Sólveig believed that film had to reflect all of life's complexities or what good is it? She saw the same interplay of darkness and light as painter James Whistler. She saw that something that was meant as a beacon of hope or sign of life could easily become menacing or haunting if viewed at the wrong angle. Her work reflected the idea that life does not limit itself to human's invented moral binary. It just keeps going and showing you the folly of believing it can be understood.

Solveig Anspach'The Rebel, Louise Michel,' by Solveig Anspach

But Sólveig never let the unknowability get her down for long. She wasn't afraid of anything. Her films boil over with life so rich and full it gets tangled. Watching the works of some major directors you can forget that the least important and most hopeless part of our days or our lives can determine who we are. What we become. What is most cinematic are the glances we shoot to friends in need. When we recognize the same human error in the eyes of someone who looked so different on the surface. Cinema is the moment when someone is suddenly transported and realizes that they could be happy for what feels like the first time. Sólveig did that better than nearly anyone. Her characters want to scream and cry, just like I did on that bus, and she wasn't afraid to introduce us to our own repressed feelings and make us laugh a minute later. 
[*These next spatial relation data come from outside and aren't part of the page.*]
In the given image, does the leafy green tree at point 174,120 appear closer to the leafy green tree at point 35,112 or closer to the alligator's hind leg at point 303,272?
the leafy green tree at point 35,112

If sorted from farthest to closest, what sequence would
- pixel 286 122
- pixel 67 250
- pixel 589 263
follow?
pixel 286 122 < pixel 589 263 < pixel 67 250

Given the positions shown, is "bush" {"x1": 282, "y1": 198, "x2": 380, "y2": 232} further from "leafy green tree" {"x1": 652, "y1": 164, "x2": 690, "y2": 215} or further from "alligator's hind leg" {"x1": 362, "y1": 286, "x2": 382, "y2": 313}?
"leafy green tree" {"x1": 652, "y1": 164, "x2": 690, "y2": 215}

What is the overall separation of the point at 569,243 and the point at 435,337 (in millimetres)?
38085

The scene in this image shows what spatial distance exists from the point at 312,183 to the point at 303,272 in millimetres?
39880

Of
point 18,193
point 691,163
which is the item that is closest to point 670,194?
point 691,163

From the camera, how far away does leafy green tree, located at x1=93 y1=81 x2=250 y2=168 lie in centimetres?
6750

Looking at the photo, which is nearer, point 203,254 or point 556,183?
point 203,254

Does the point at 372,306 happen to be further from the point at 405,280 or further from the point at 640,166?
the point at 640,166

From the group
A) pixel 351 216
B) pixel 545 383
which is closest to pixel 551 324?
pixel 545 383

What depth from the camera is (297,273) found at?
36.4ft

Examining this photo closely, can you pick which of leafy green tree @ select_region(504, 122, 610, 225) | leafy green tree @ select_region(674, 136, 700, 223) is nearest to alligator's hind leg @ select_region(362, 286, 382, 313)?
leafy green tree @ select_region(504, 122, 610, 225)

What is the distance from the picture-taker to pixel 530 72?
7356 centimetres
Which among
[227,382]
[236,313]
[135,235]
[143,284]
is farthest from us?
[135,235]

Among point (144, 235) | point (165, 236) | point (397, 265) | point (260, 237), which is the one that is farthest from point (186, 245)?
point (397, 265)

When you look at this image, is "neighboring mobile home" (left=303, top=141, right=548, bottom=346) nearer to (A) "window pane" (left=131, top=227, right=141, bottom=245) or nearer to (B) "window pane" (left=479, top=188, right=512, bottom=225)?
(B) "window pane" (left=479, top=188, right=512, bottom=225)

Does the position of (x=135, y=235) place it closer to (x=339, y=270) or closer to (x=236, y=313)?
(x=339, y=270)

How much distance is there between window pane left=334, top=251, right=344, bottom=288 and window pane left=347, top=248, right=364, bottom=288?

Ever since Neil told me that she died, movies don't seem to have the same joy they used to. Mostly because I don't see the same spark I saw in her work. I could watch her films and feel such profound empathetic yearning, such human ache for her characters, and just picture her smiling. It's like she knew how profoundly she could get us to feel for her characters. I haven't seen anything in months that made me feel anything the way her work makes me feel. I'd trade a hundred movies just to have one more minute of film directed by Sólveig Anspach.